Villagers at Mandur were generous and gave 130 acres for dumping Bengaluru’s waste for nine years.

Published: 02nd December 2015 05:17 AM  |   Last Updated: 02nd December 2015 05:34 AM   |  A+A-

BENGALURU: Villagers at Mandur were generous and gave 130 acres for dumping Bengaluru’s waste for nine years.
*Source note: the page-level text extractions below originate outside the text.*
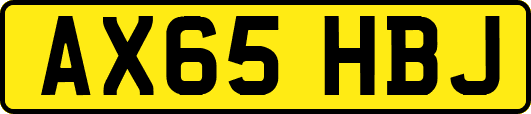 AX65 HBJ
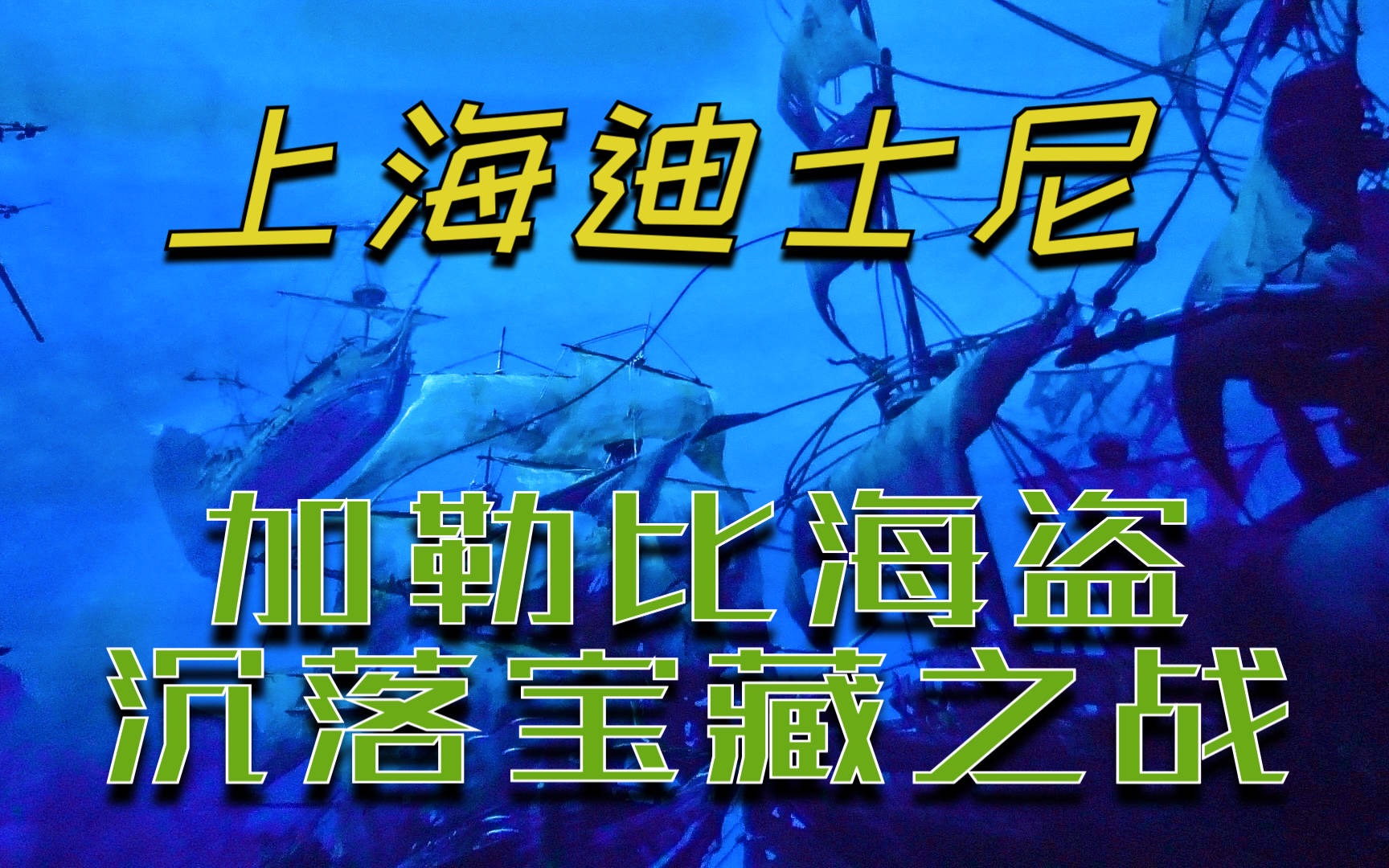 上海迪士尼

加勒比海盗
沉落宝藏之战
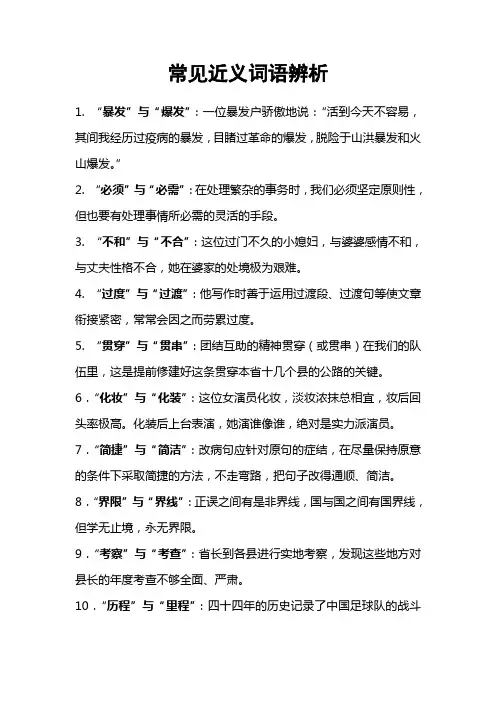 常见近义词语辨析

1. “暴发”与“爆发”：一位暴发户骄傲地说：“活到今天不容易，其间我经历过疫病的暴发，目睹过革命的爆发，脱险于山洪暴发和火山爆发。”

2. “必须”与“必需”：在处理繁杂的事务时，我们必须坚定原则性，但也要有处理事情所必需的灵活的手段。

3. “不和”与“不合”：这位过门不久的小媳妇，与婆婆感情不和，与丈夫性格不合，她在婆家的处境极为艰难。

4. “过度”与“过渡”：他写作时善于运用过渡段、过渡句等使文章衔接紧密，常常会因之而劳累过度。

5. “贯穿”与“贯串”：团结互助的精神贯穿（或贯串）在我们的队伍里，这是提前修建好这条贯穿本省十几个县的公路的关键。

6．“化妆”与“化装”：这位女演员化妆，淡妆浓抹总相宜，妆后回头率极高。化装后上台表演，她演谁像谁，绝对是实力派演员。

7．“简捷”与“简洁”：改病句应针对原句的症结，在尽量保持原意的条件下采取简捷的方法，不走弯路，把句子改得通顺、简洁。

8．“界限”与“界线”：正误之间有是非界线，国与国之间有国界线，但学无止境，永无界限。

9．“考察”与“考查”：省长到各县进行实地考察，发现这些地方对县长的年度考查不够全面、严肃。

10．“历程”与“里程”：四十四年的历史记录了中国足球队的战斗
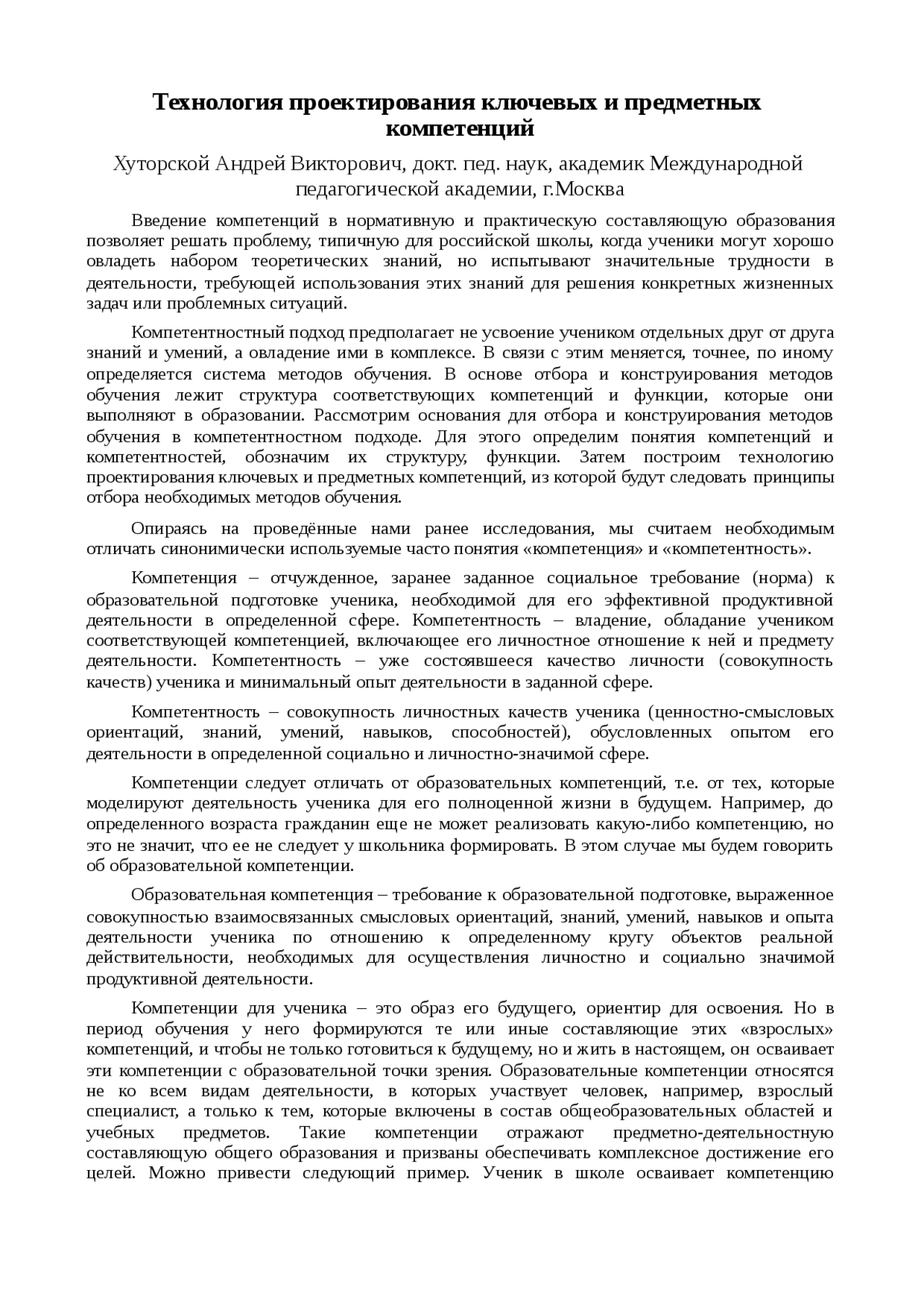 Технология проектирования ключевых и предметных компетенций

Хуторской Андрей Викторович, докт. пед. наук, академик Международной педагогической академии, г.Москва

Введение компетенций в нормативную и практическую составляющую образования позволяет решать проблему, типичную для российской школы, когда ученики могут хорошо овладеть набором теоретических знаний, но испытывают значительные трудности в деятельности, требующей использования этих знаний для решения конкретных жизненных задач или проблемных ситуаций.

Компетентностный подход предполагает не усвоение учеником отдельных друг от друга знаний и умений, а овладение ими в комплексе. В связи с этим меняется, точнее, по иному определяется система методов обучения. В основе отбора и конструирования методов обучения лежит структура соответствующих компетенций и функции, которые они выполняют в образовании. Рассмотрим основания для отбора и конструирования методов обучения в компетентностном подходе. Для этого определим понятия компетенций и компетентностей, обозначим их структуру, функции. Затем построим технологию проектирования ключевых и предметных компетенций, из которой будут следовать принципы отбора необходимых методов обучения.

Опираясь на проведённые нами ранее исследования, мы считаем необходимым отличать синонимически используемые часто понятия «компетенция» и «компетентность».

Компетенция – отчужденное, заранее заданное социальное требование (норма) к образовательной подготовке ученика, необходимой для его эффективной продуктивной деятельности в определенной сфере. Компетентность – владение, обладание учеником соответствующей компетенцией, включающее его личностное отношение к ней и предмету деятельности. Компетентность – уже состоявшееся качество личности (совокупность качеств) ученика и минимальный опыт деятельности в заданной сфере.

Компетентность – совокупность личностных качеств ученика (ценностно-смысловых ориентаций, знаний, умений, навыков, способностей), обусловленных опытом его деятельности в определенной социально и личностно-значимой сфере.

Компетенции следует отличать от образовательных компетенций, т.е. от тех, которые моделируют деятельность ученика для его полноценной жизни в будущем. Например, до определенного возраста гражданин еще не может реализовать какую-либо компетенцию, но это не значит, что ее не следует у школьника формировать. В этом случае мы будем говорить об образовательной компетенции.

Образовательная компетенция – требование к образовательной подготовке, выраженное совокупностью взаимосвязанных смысловых ориентаций, знаний, умений, навыков и опыта деятельности ученика по отношению к определенному кругу объектов реальной действительности, необходимых для осуществления личностно и социально значимой продуктивной деятельности.

Компетенции для ученика – это образ его будущего, ориентир для освоения. Но в период обучения у него формируются те или иные составляющие этих «взрослых» компетенций, и чтобы не только готовиться к будущему, но и жить в настоящем, он осваивает эти компетенции с образовательной точки зрения. Образовательные компетенции относятся не ко всем видам деятельности, в которых участвует человек, например, взрослый специалист, а только к тем, которые включены в состав общеобразовательных областей и учебных предметов. Такие компетенции отражают предметно-деятельностную составляющую общего образования и призваны обеспечивать комплексное достижение его целей. Можно привести следующий пример. Ученик в школе осваивает компетенцию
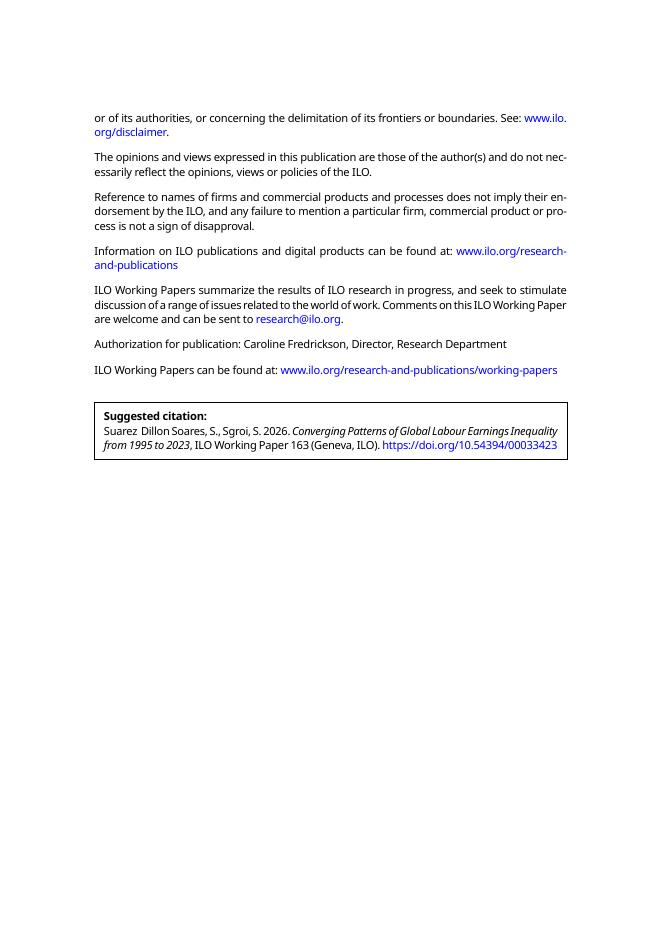 or of its authorities, or concerning the delimitation of its frontiers or boundaries. See: www.ilo.org/disclaimer.

The opinions and views expressed in this publication are those of the author(s) and do not necessarily reflect the opinions, views or policies of the ILO.

Reference to names of firms and commercial products and processes does not imply their endorsement by the ILO, and any failure to mention a particular firm, commercial product or process is not a sign of disapproval.

Information on ILO publications and digital products can be found at: www.ilo.org/research-and-publications

ILO Working Papers summarize the results of ILO research in progress, and seek to stimulate discussion of a range of issues related to the world of work. Comments on this ILO Working Paper are welcome and can be sent to research@ilo.org.

Authorization for publication: Caroline Fredrickson, Director, Research Department

ILO Working Papers can be found at: www.ilo.org/research-and-publications/working-papers

Suggested citation:
Suarez Dillon Soares, S., Sgroi, S. 2026. Converging Patterns of Global Labour Earnings Inequality from 1995 to 2023, ILO Working Paper 163 (Geneva, ILO). https://doi.org/10.54394/00033423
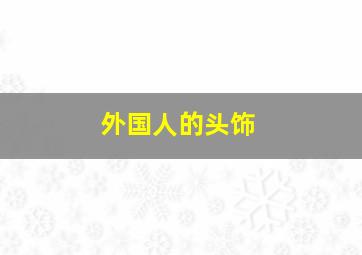 外国人的头饰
Now they are paying heavy price for every drop of water they use.

Mandur, located 15 km from K R Puram, was taking city’s waste since 2005. The quantity of waste increased after BMP (Bangalore Mahanagara Palike) became BBMP in 2007. Till last year, the City used to send 1,200 tonnes of waste to the two landfill sites in Mandur.

After Mavallipura landfill was shut in 2012, waste that was going there was diverted to Mandur. This led to protests by the villagers. Finally, Chief Minister Siddaramiah intervened and sought time for stopping the dumping. The landfiills were closed in November 2014. At present, around 40 lakh tonnes of unprocessed waste has accumulated in the landfills.

Srinivasa (name changed) who owns five acres of land close to the landfill site, has stopped all agricultural activities. The leachate  from landfill sites entered his land, contaminated underground water and has damaged crops. “Srinivasa can neither grow ragi nor flowers. He cannot even sell the land as there are no takers. Farmers don’t offer to buy his land as they are aware that they cannot farm in his field. He cannot give it to real estate firms either to develop it into residential site due to the enveloping stench and mosquitoes,” said Mahesha (name changed) who owns land next to Srinivas’ farm.

Villagers have to rely on water from outside as the water bodies in the village have turned toxic. “Byapanahalli Lake, located less than a kilometre from the  landfill sites, is heavily contaminated. Once, this lake used to be a major drinking water source. Now, the water is not fit even for cattle. A neighbour’s cow drank this water and developed ulcers in the mouth. So we make sure our cattle don’t drink this water,” said Mariyamma, who grazes her six sheep and one cow near the landfill.

“After the BBMP stopped sending waste, things are better. However, some allege that Palike still sends trucks during night,” said Chandrappa, a ragi farmer who has switched over to growing roses due to the poor ragi yield.